For more troubleshooting ideas, please see the forum over at My-Symbian.com where the plugin was originally posted.

    Other useful tools to make the P990i more Mac friendly

  • USB File mode enabler
  • This little kernel-patch enables you to use the USB cable to connect your P990i to your Mac. Previously I was forced to either use bluetooth or a Memory Stick-reader to transfer data to the P990i. With this nifty tool you are not only able to access the files on the Memory Stick, but the cable also charges the phone.

  • iTunesMyWalkman
  • iTunesMyWalkman is a really nifty tool that works well with the USB enabler mentioned above. The software enables you to easily sync both photos and music to your phone. It also comes with some handy Apple Scripts that you can access from inside iTunes to make your phone act almost like an iPod.

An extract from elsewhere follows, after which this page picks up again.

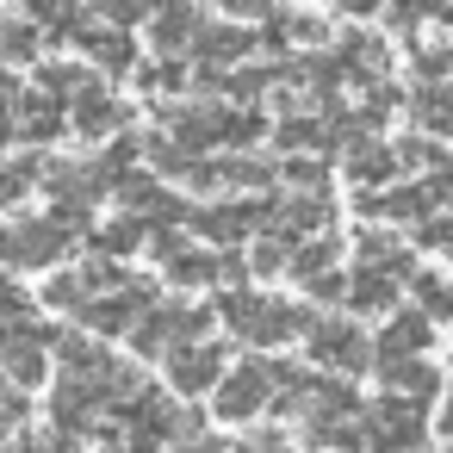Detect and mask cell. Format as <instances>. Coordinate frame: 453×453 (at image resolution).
Masks as SVG:
<instances>
[{"label": "cell", "instance_id": "6da1fadb", "mask_svg": "<svg viewBox=\"0 0 453 453\" xmlns=\"http://www.w3.org/2000/svg\"><path fill=\"white\" fill-rule=\"evenodd\" d=\"M218 323L242 342V348H286L292 335H311V311L280 298V292H255V286H224L218 298Z\"/></svg>", "mask_w": 453, "mask_h": 453}, {"label": "cell", "instance_id": "7a4b0ae2", "mask_svg": "<svg viewBox=\"0 0 453 453\" xmlns=\"http://www.w3.org/2000/svg\"><path fill=\"white\" fill-rule=\"evenodd\" d=\"M211 323H218V311L211 304H187V298H162L137 329H131V348H137V360H168L174 348H193V342H205L211 335Z\"/></svg>", "mask_w": 453, "mask_h": 453}, {"label": "cell", "instance_id": "3957f363", "mask_svg": "<svg viewBox=\"0 0 453 453\" xmlns=\"http://www.w3.org/2000/svg\"><path fill=\"white\" fill-rule=\"evenodd\" d=\"M50 354H57L50 323H38V317H0V372H7L19 391H38L44 385Z\"/></svg>", "mask_w": 453, "mask_h": 453}, {"label": "cell", "instance_id": "277c9868", "mask_svg": "<svg viewBox=\"0 0 453 453\" xmlns=\"http://www.w3.org/2000/svg\"><path fill=\"white\" fill-rule=\"evenodd\" d=\"M69 242H75V230L63 218L26 211L13 224H0V267H57L69 255Z\"/></svg>", "mask_w": 453, "mask_h": 453}, {"label": "cell", "instance_id": "5b68a950", "mask_svg": "<svg viewBox=\"0 0 453 453\" xmlns=\"http://www.w3.org/2000/svg\"><path fill=\"white\" fill-rule=\"evenodd\" d=\"M44 416H50V428H57V434L88 441V434H100V422L112 416V391H106V385H94V379H81V372H63V379L50 385Z\"/></svg>", "mask_w": 453, "mask_h": 453}, {"label": "cell", "instance_id": "8992f818", "mask_svg": "<svg viewBox=\"0 0 453 453\" xmlns=\"http://www.w3.org/2000/svg\"><path fill=\"white\" fill-rule=\"evenodd\" d=\"M267 218H273L267 193L261 199H205V205H193V236L211 249H242L249 236L267 230Z\"/></svg>", "mask_w": 453, "mask_h": 453}, {"label": "cell", "instance_id": "52a82bcc", "mask_svg": "<svg viewBox=\"0 0 453 453\" xmlns=\"http://www.w3.org/2000/svg\"><path fill=\"white\" fill-rule=\"evenodd\" d=\"M304 354L317 360V372H342V379H354V372H366V366L379 360V342H372L360 323L317 317V323H311V335H304Z\"/></svg>", "mask_w": 453, "mask_h": 453}, {"label": "cell", "instance_id": "ba28073f", "mask_svg": "<svg viewBox=\"0 0 453 453\" xmlns=\"http://www.w3.org/2000/svg\"><path fill=\"white\" fill-rule=\"evenodd\" d=\"M273 397H280V360H267V354H249L242 366H230L224 372V385H218V416L224 422H255L261 410H273Z\"/></svg>", "mask_w": 453, "mask_h": 453}, {"label": "cell", "instance_id": "9c48e42d", "mask_svg": "<svg viewBox=\"0 0 453 453\" xmlns=\"http://www.w3.org/2000/svg\"><path fill=\"white\" fill-rule=\"evenodd\" d=\"M366 428H372V453H422V441H428V403L385 391L379 403H366Z\"/></svg>", "mask_w": 453, "mask_h": 453}, {"label": "cell", "instance_id": "30bf717a", "mask_svg": "<svg viewBox=\"0 0 453 453\" xmlns=\"http://www.w3.org/2000/svg\"><path fill=\"white\" fill-rule=\"evenodd\" d=\"M156 304H162V298H156V286L131 273V280H125L119 292H100V298H88L81 323H88L94 335H131V329H137V323H143V317H150Z\"/></svg>", "mask_w": 453, "mask_h": 453}, {"label": "cell", "instance_id": "8fae6325", "mask_svg": "<svg viewBox=\"0 0 453 453\" xmlns=\"http://www.w3.org/2000/svg\"><path fill=\"white\" fill-rule=\"evenodd\" d=\"M224 372H230V348L224 342H193V348H174L168 354V391L174 397H218V385H224Z\"/></svg>", "mask_w": 453, "mask_h": 453}, {"label": "cell", "instance_id": "7c38bea8", "mask_svg": "<svg viewBox=\"0 0 453 453\" xmlns=\"http://www.w3.org/2000/svg\"><path fill=\"white\" fill-rule=\"evenodd\" d=\"M112 199H119V211L143 218L150 230H168V224H193V205H180V193H174V187H162V174H125Z\"/></svg>", "mask_w": 453, "mask_h": 453}, {"label": "cell", "instance_id": "4fadbf2b", "mask_svg": "<svg viewBox=\"0 0 453 453\" xmlns=\"http://www.w3.org/2000/svg\"><path fill=\"white\" fill-rule=\"evenodd\" d=\"M162 131H168L180 150L211 156V150H224V106H205V100H193V106H162Z\"/></svg>", "mask_w": 453, "mask_h": 453}, {"label": "cell", "instance_id": "5bb4252c", "mask_svg": "<svg viewBox=\"0 0 453 453\" xmlns=\"http://www.w3.org/2000/svg\"><path fill=\"white\" fill-rule=\"evenodd\" d=\"M329 224H335V205H329V193H292V199H273L267 236L304 242V236H323Z\"/></svg>", "mask_w": 453, "mask_h": 453}, {"label": "cell", "instance_id": "9a60e30c", "mask_svg": "<svg viewBox=\"0 0 453 453\" xmlns=\"http://www.w3.org/2000/svg\"><path fill=\"white\" fill-rule=\"evenodd\" d=\"M75 44L88 50V63L94 69H106V75H137V44H131V32L125 26H112V19H88L81 32H75Z\"/></svg>", "mask_w": 453, "mask_h": 453}, {"label": "cell", "instance_id": "2e32d148", "mask_svg": "<svg viewBox=\"0 0 453 453\" xmlns=\"http://www.w3.org/2000/svg\"><path fill=\"white\" fill-rule=\"evenodd\" d=\"M69 125H75V137L106 143V137H125V131H131V106H125L119 94H106V88H88V94L69 106Z\"/></svg>", "mask_w": 453, "mask_h": 453}, {"label": "cell", "instance_id": "e0dca14e", "mask_svg": "<svg viewBox=\"0 0 453 453\" xmlns=\"http://www.w3.org/2000/svg\"><path fill=\"white\" fill-rule=\"evenodd\" d=\"M372 366H379L385 391H397V397H416V403H428V397L441 391V366H434L428 354H379Z\"/></svg>", "mask_w": 453, "mask_h": 453}, {"label": "cell", "instance_id": "ac0fdd59", "mask_svg": "<svg viewBox=\"0 0 453 453\" xmlns=\"http://www.w3.org/2000/svg\"><path fill=\"white\" fill-rule=\"evenodd\" d=\"M342 174L354 180V193H366V187H391V180L403 174L397 143H372V137H360V143L342 156Z\"/></svg>", "mask_w": 453, "mask_h": 453}, {"label": "cell", "instance_id": "d6986e66", "mask_svg": "<svg viewBox=\"0 0 453 453\" xmlns=\"http://www.w3.org/2000/svg\"><path fill=\"white\" fill-rule=\"evenodd\" d=\"M397 292H403L397 273H379V267H354V273H348V304H354V317H391V311H397Z\"/></svg>", "mask_w": 453, "mask_h": 453}, {"label": "cell", "instance_id": "ffe728a7", "mask_svg": "<svg viewBox=\"0 0 453 453\" xmlns=\"http://www.w3.org/2000/svg\"><path fill=\"white\" fill-rule=\"evenodd\" d=\"M428 348H434V317L422 304H397L379 335V354H428Z\"/></svg>", "mask_w": 453, "mask_h": 453}, {"label": "cell", "instance_id": "44dd1931", "mask_svg": "<svg viewBox=\"0 0 453 453\" xmlns=\"http://www.w3.org/2000/svg\"><path fill=\"white\" fill-rule=\"evenodd\" d=\"M63 131H75L63 119V100H50L44 88H26V100H19V143H57Z\"/></svg>", "mask_w": 453, "mask_h": 453}, {"label": "cell", "instance_id": "7402d4cb", "mask_svg": "<svg viewBox=\"0 0 453 453\" xmlns=\"http://www.w3.org/2000/svg\"><path fill=\"white\" fill-rule=\"evenodd\" d=\"M354 255H360V267H379V273H397V280H416L422 267L410 261V249L391 236V230H379V224H366L360 236H354Z\"/></svg>", "mask_w": 453, "mask_h": 453}, {"label": "cell", "instance_id": "603a6c76", "mask_svg": "<svg viewBox=\"0 0 453 453\" xmlns=\"http://www.w3.org/2000/svg\"><path fill=\"white\" fill-rule=\"evenodd\" d=\"M199 32H205L199 7L156 13V19H150V50H156V57H180V50H193V44H199Z\"/></svg>", "mask_w": 453, "mask_h": 453}, {"label": "cell", "instance_id": "cb8c5ba5", "mask_svg": "<svg viewBox=\"0 0 453 453\" xmlns=\"http://www.w3.org/2000/svg\"><path fill=\"white\" fill-rule=\"evenodd\" d=\"M410 119L428 137H453V81H422L410 94Z\"/></svg>", "mask_w": 453, "mask_h": 453}, {"label": "cell", "instance_id": "d4e9b609", "mask_svg": "<svg viewBox=\"0 0 453 453\" xmlns=\"http://www.w3.org/2000/svg\"><path fill=\"white\" fill-rule=\"evenodd\" d=\"M273 143H280V150H292V156H323V150H335V143H329V119H323V112L280 119V125H273Z\"/></svg>", "mask_w": 453, "mask_h": 453}, {"label": "cell", "instance_id": "484cf974", "mask_svg": "<svg viewBox=\"0 0 453 453\" xmlns=\"http://www.w3.org/2000/svg\"><path fill=\"white\" fill-rule=\"evenodd\" d=\"M335 261H342V242H335L329 230H323V236H304V242L292 249V273H286V280H292V286L304 292L311 280H323V273H335Z\"/></svg>", "mask_w": 453, "mask_h": 453}, {"label": "cell", "instance_id": "4316f807", "mask_svg": "<svg viewBox=\"0 0 453 453\" xmlns=\"http://www.w3.org/2000/svg\"><path fill=\"white\" fill-rule=\"evenodd\" d=\"M26 19L44 26L50 38H69L75 44V32L94 19V7H81V0H26Z\"/></svg>", "mask_w": 453, "mask_h": 453}, {"label": "cell", "instance_id": "83f0119b", "mask_svg": "<svg viewBox=\"0 0 453 453\" xmlns=\"http://www.w3.org/2000/svg\"><path fill=\"white\" fill-rule=\"evenodd\" d=\"M385 57H391V44H385L379 32H342V63H348V75L385 81Z\"/></svg>", "mask_w": 453, "mask_h": 453}, {"label": "cell", "instance_id": "f1b7e54d", "mask_svg": "<svg viewBox=\"0 0 453 453\" xmlns=\"http://www.w3.org/2000/svg\"><path fill=\"white\" fill-rule=\"evenodd\" d=\"M143 242H150V224L131 218V211H119V218L100 224V230H88V249H94V255H137Z\"/></svg>", "mask_w": 453, "mask_h": 453}, {"label": "cell", "instance_id": "f546056e", "mask_svg": "<svg viewBox=\"0 0 453 453\" xmlns=\"http://www.w3.org/2000/svg\"><path fill=\"white\" fill-rule=\"evenodd\" d=\"M249 50H255V38H249V32H236V26H205V32H199V44H193V63L224 69V63L249 57Z\"/></svg>", "mask_w": 453, "mask_h": 453}, {"label": "cell", "instance_id": "4dcf8cb0", "mask_svg": "<svg viewBox=\"0 0 453 453\" xmlns=\"http://www.w3.org/2000/svg\"><path fill=\"white\" fill-rule=\"evenodd\" d=\"M44 174H50V162H38V156H13V162H0V211H13L32 187H44Z\"/></svg>", "mask_w": 453, "mask_h": 453}, {"label": "cell", "instance_id": "1f68e13d", "mask_svg": "<svg viewBox=\"0 0 453 453\" xmlns=\"http://www.w3.org/2000/svg\"><path fill=\"white\" fill-rule=\"evenodd\" d=\"M38 88H44L50 100L75 106V100L94 88V63H44V69H38Z\"/></svg>", "mask_w": 453, "mask_h": 453}, {"label": "cell", "instance_id": "d6a6232c", "mask_svg": "<svg viewBox=\"0 0 453 453\" xmlns=\"http://www.w3.org/2000/svg\"><path fill=\"white\" fill-rule=\"evenodd\" d=\"M218 168H224V187H236V193H242V187H255V193H261V187H273V180H280V168H273V162H261V156H218Z\"/></svg>", "mask_w": 453, "mask_h": 453}, {"label": "cell", "instance_id": "836d02e7", "mask_svg": "<svg viewBox=\"0 0 453 453\" xmlns=\"http://www.w3.org/2000/svg\"><path fill=\"white\" fill-rule=\"evenodd\" d=\"M292 249H298V242H286V236H255V249H249V273H255V280H280V273H292Z\"/></svg>", "mask_w": 453, "mask_h": 453}, {"label": "cell", "instance_id": "e575fe53", "mask_svg": "<svg viewBox=\"0 0 453 453\" xmlns=\"http://www.w3.org/2000/svg\"><path fill=\"white\" fill-rule=\"evenodd\" d=\"M137 88H143V94H180V88H193V75H187L180 57H156V63L137 69Z\"/></svg>", "mask_w": 453, "mask_h": 453}, {"label": "cell", "instance_id": "d590c367", "mask_svg": "<svg viewBox=\"0 0 453 453\" xmlns=\"http://www.w3.org/2000/svg\"><path fill=\"white\" fill-rule=\"evenodd\" d=\"M38 304L44 311H88V286H81V273H50L44 280V292H38Z\"/></svg>", "mask_w": 453, "mask_h": 453}, {"label": "cell", "instance_id": "8d00e7d4", "mask_svg": "<svg viewBox=\"0 0 453 453\" xmlns=\"http://www.w3.org/2000/svg\"><path fill=\"white\" fill-rule=\"evenodd\" d=\"M410 292L422 298V311H428L434 323H453V280H447V273H416Z\"/></svg>", "mask_w": 453, "mask_h": 453}, {"label": "cell", "instance_id": "74e56055", "mask_svg": "<svg viewBox=\"0 0 453 453\" xmlns=\"http://www.w3.org/2000/svg\"><path fill=\"white\" fill-rule=\"evenodd\" d=\"M280 180H286L292 193H329V162H323V156H292V162L280 168Z\"/></svg>", "mask_w": 453, "mask_h": 453}, {"label": "cell", "instance_id": "f35d334b", "mask_svg": "<svg viewBox=\"0 0 453 453\" xmlns=\"http://www.w3.org/2000/svg\"><path fill=\"white\" fill-rule=\"evenodd\" d=\"M261 137H267V119H261V112L224 106V150H242V143H261Z\"/></svg>", "mask_w": 453, "mask_h": 453}, {"label": "cell", "instance_id": "ab89813d", "mask_svg": "<svg viewBox=\"0 0 453 453\" xmlns=\"http://www.w3.org/2000/svg\"><path fill=\"white\" fill-rule=\"evenodd\" d=\"M38 32H44V26H32V19H7V38H0V57H13V63H32V57H38V44H44Z\"/></svg>", "mask_w": 453, "mask_h": 453}, {"label": "cell", "instance_id": "60d3db41", "mask_svg": "<svg viewBox=\"0 0 453 453\" xmlns=\"http://www.w3.org/2000/svg\"><path fill=\"white\" fill-rule=\"evenodd\" d=\"M19 100H26V88L0 69V143H19Z\"/></svg>", "mask_w": 453, "mask_h": 453}, {"label": "cell", "instance_id": "b9f144b4", "mask_svg": "<svg viewBox=\"0 0 453 453\" xmlns=\"http://www.w3.org/2000/svg\"><path fill=\"white\" fill-rule=\"evenodd\" d=\"M416 249L453 261V218H422V224H416Z\"/></svg>", "mask_w": 453, "mask_h": 453}, {"label": "cell", "instance_id": "7bdbcfd3", "mask_svg": "<svg viewBox=\"0 0 453 453\" xmlns=\"http://www.w3.org/2000/svg\"><path fill=\"white\" fill-rule=\"evenodd\" d=\"M422 19H434V0H391V7H385V26L391 32H416Z\"/></svg>", "mask_w": 453, "mask_h": 453}, {"label": "cell", "instance_id": "ee69618b", "mask_svg": "<svg viewBox=\"0 0 453 453\" xmlns=\"http://www.w3.org/2000/svg\"><path fill=\"white\" fill-rule=\"evenodd\" d=\"M416 75L422 81H453V44H422L416 50Z\"/></svg>", "mask_w": 453, "mask_h": 453}, {"label": "cell", "instance_id": "f6af8a7d", "mask_svg": "<svg viewBox=\"0 0 453 453\" xmlns=\"http://www.w3.org/2000/svg\"><path fill=\"white\" fill-rule=\"evenodd\" d=\"M0 317H38V298L26 286H13L7 273H0Z\"/></svg>", "mask_w": 453, "mask_h": 453}, {"label": "cell", "instance_id": "bcb514c9", "mask_svg": "<svg viewBox=\"0 0 453 453\" xmlns=\"http://www.w3.org/2000/svg\"><path fill=\"white\" fill-rule=\"evenodd\" d=\"M304 298H311V304H329V298H348V273L335 267V273H323V280H311V286H304Z\"/></svg>", "mask_w": 453, "mask_h": 453}, {"label": "cell", "instance_id": "7dc6e473", "mask_svg": "<svg viewBox=\"0 0 453 453\" xmlns=\"http://www.w3.org/2000/svg\"><path fill=\"white\" fill-rule=\"evenodd\" d=\"M211 7H224L230 19H273V0H211Z\"/></svg>", "mask_w": 453, "mask_h": 453}, {"label": "cell", "instance_id": "c3c4849f", "mask_svg": "<svg viewBox=\"0 0 453 453\" xmlns=\"http://www.w3.org/2000/svg\"><path fill=\"white\" fill-rule=\"evenodd\" d=\"M180 453H236L224 434H193V441H180Z\"/></svg>", "mask_w": 453, "mask_h": 453}, {"label": "cell", "instance_id": "681fc988", "mask_svg": "<svg viewBox=\"0 0 453 453\" xmlns=\"http://www.w3.org/2000/svg\"><path fill=\"white\" fill-rule=\"evenodd\" d=\"M335 7L348 13V19H372V13H385L391 0H335Z\"/></svg>", "mask_w": 453, "mask_h": 453}, {"label": "cell", "instance_id": "f907efd6", "mask_svg": "<svg viewBox=\"0 0 453 453\" xmlns=\"http://www.w3.org/2000/svg\"><path fill=\"white\" fill-rule=\"evenodd\" d=\"M236 453H286V441H280V434H267V441H249V447H236Z\"/></svg>", "mask_w": 453, "mask_h": 453}, {"label": "cell", "instance_id": "816d5d0a", "mask_svg": "<svg viewBox=\"0 0 453 453\" xmlns=\"http://www.w3.org/2000/svg\"><path fill=\"white\" fill-rule=\"evenodd\" d=\"M174 7H193V0H143V13L156 19V13H174Z\"/></svg>", "mask_w": 453, "mask_h": 453}, {"label": "cell", "instance_id": "f5cc1de1", "mask_svg": "<svg viewBox=\"0 0 453 453\" xmlns=\"http://www.w3.org/2000/svg\"><path fill=\"white\" fill-rule=\"evenodd\" d=\"M434 19H441V26L453 32V0H434Z\"/></svg>", "mask_w": 453, "mask_h": 453}, {"label": "cell", "instance_id": "db71d44e", "mask_svg": "<svg viewBox=\"0 0 453 453\" xmlns=\"http://www.w3.org/2000/svg\"><path fill=\"white\" fill-rule=\"evenodd\" d=\"M441 428L453 434V379H447V416H441Z\"/></svg>", "mask_w": 453, "mask_h": 453}, {"label": "cell", "instance_id": "11a10c76", "mask_svg": "<svg viewBox=\"0 0 453 453\" xmlns=\"http://www.w3.org/2000/svg\"><path fill=\"white\" fill-rule=\"evenodd\" d=\"M0 38H7V19H0Z\"/></svg>", "mask_w": 453, "mask_h": 453}, {"label": "cell", "instance_id": "9f6ffc18", "mask_svg": "<svg viewBox=\"0 0 453 453\" xmlns=\"http://www.w3.org/2000/svg\"><path fill=\"white\" fill-rule=\"evenodd\" d=\"M441 453H453V447H441Z\"/></svg>", "mask_w": 453, "mask_h": 453}]
</instances>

That’s it. Hopefully this article is enough to help making your P990i more Mac friendly. Welcome to the world of synchronized data =)

As a side note I should probably mention that the guide above should be enough to get the m600, P1 and the w950 to get up running with iSync. The only difference (as far as I know) is that you use this plugin for the m600, this plugin for the w950 and this plugin for the P1.

Update: I guess I underestimated Sony Ericsson. As it turns out, the patch/driver mentioned in the article actually turns out to be made by Sony Ericsson (and only leaked, and possibly modified by ‘mate’). Sony Ericsson has now released the driver, which can be found here. The official download offers a new version which is also more stable.